--- SUPPLIED TEXT ---
= = = = =

Demonstrating Fault Tolerance with Automatic Batch Size Finding

View on Github

In this example, we demonstrate how to handle out-of-memory (OOM) errors during distributed training by automatically adjusting the batch size. More generically, this shows how Kubetorch gives you powerful programmatic control and fault tolerance over your training and other ML jobs. You can launch nodes conservatively, catch OOMs, and then relaunch on larger compute (instead of always requesting maximum resources). Or, you can automatically set up retries with different configs, tolerate pre-emptions, and more.

import time

import kubetorch as kt
import torch
from torch.nn.parallel import DistributedDataParallel as DDP

Dummy Training Function

This function simulates a distributed training job using PyTorch's DDP. You can think of this as the training entrypoint to any training job you have today.

def train(epochs, batch_size=32):
    torch.distributed.init_process_group(backend="nccl")
    try:
        rank = torch.distributed.get_rank()
        print(f"Rank {rank} of {torch.distributed.get_world_size()} initialized")

        # Create a simple model and optimizer
        device_id = rank % torch.cuda.device_count()
        model = torch.nn.Linear(1024, 1024).cuda(device_id)
        model = DDP(model, device_ids=[device_id])
        optimizer = torch.optim.SGD(model.parameters(), lr=0.01)

        # Perform a simple training loop
        loss = None
        for epoch in range(epochs):
            time.sleep(1)
            batch = torch.randn(batch_size, 1024).cuda(device_id)
            optimizer.zero_grad()
            output = model(batch).mm(torch.transpose(batch, 0, 1))
            loss = output.sum()
            loss.backward()
            optimizer.step()

            print(f"Rank {rank}: Epoch {epoch}, Loss {loss.item()}")

        # Print memory consumption
        mem = torch.cuda.memory_allocated(device_id) / (1024**3)
        print(f"Rank {rank}: Memory allocated: {mem:.2f} GB")
        print(f"Rank {rank}: Final Loss {loss.item()}")
    finally:
        torch.distributed.destroy_process_group()
    return loss.tolist(), rank

Catching an OOM and Continuing Training

In main, we launch a distributed training job on multiple nodes (1 GPU per node, but illustrates multi-node) using PyTorch (which can be any training), running one epoch at a time with increasing batch sizes until it finds an out-of-memory (OOM) error. Then, it just goes and restarts the training from the last successful batch size. The compute pods, data, and model are all kept in place, even after CUDA OOM, so the restart to start real training is instant. You now have powerful programmatic control over your program's behavior in the face of faults happening from within the training, instead of the program failing.

if __name__ == "__main__":
    gpus = kt.Compute(
        gpus=1,
        image=kt.Image(image_id="nvcr.io/nvidia/pytorch:23.10-py3"),
        launch_timeout=600,
    ).distribute("pytorch", workers=4)
    train_ddp = kt.fn(train).to(gpus)

    batch_size = 2**12
    while batch_size <= 2**20:
        try:
            print(f"Running with batch size {2*batch_size}")
            train_ddp(epochs=1, batch_size=2 * batch_size)
            batch_size *= 2
        except Exception as e:
            if "CUDA out of memory" in str(e):
                print(
                    f"OOM with batch size {2*batch_size}, setting batch size to {batch_size}"
                )
                break
            else:
                raise e

    results = train_ddp(epochs=10, batch_size=batch_size)
    print(f"Final losses {results}")

= = = = =

--- THINGS TO DO ---
**a)** Can you reproduce part of the Kubetorch example word for word, beginning at the words that have "In main, we" and stopping after "the program failing."?
**b)** Which keyword arguments are passed to kt.Compute in the Kubetorch example, and what value is each one given?
**c)** Answer these about the Kubetorch example:
(i) How many workers are set in the distribute call?
(ii) What learning rate does the SGD optimizer use?
(iii) How many epochs does the final training run use?

--- SOURCE DATA ---
= = = = =

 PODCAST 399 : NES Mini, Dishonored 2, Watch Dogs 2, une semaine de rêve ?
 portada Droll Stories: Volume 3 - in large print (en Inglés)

= = = = =

--- ANSWERS TO THE PROBLEMS ---
**a)**
In main, we launch a distributed training job on multiple nodes (1 GPU per node, but illustrates multi-node) using PyTorch (which can be any training), running one epoch at a time with increasing batch sizes until it finds an out-of-memory (OOM) error. Then, it just goes and restarts the training from the last successful batch size. The compute pods, data, and model are all kept in place, even after CUDA OOM, so the restart to start real training is instant. You now have powerful programmatic control over your program's behavior in the face of faults happening from within the training, instead of the program failing.

**b)**
gpus: 1
image: kt.Image(image_id="nvcr.io/nvidia/pytorch:23.10-py3")
launch_timeout: 600

**c)**
(i) 4
(ii) 0.01
(iii) 10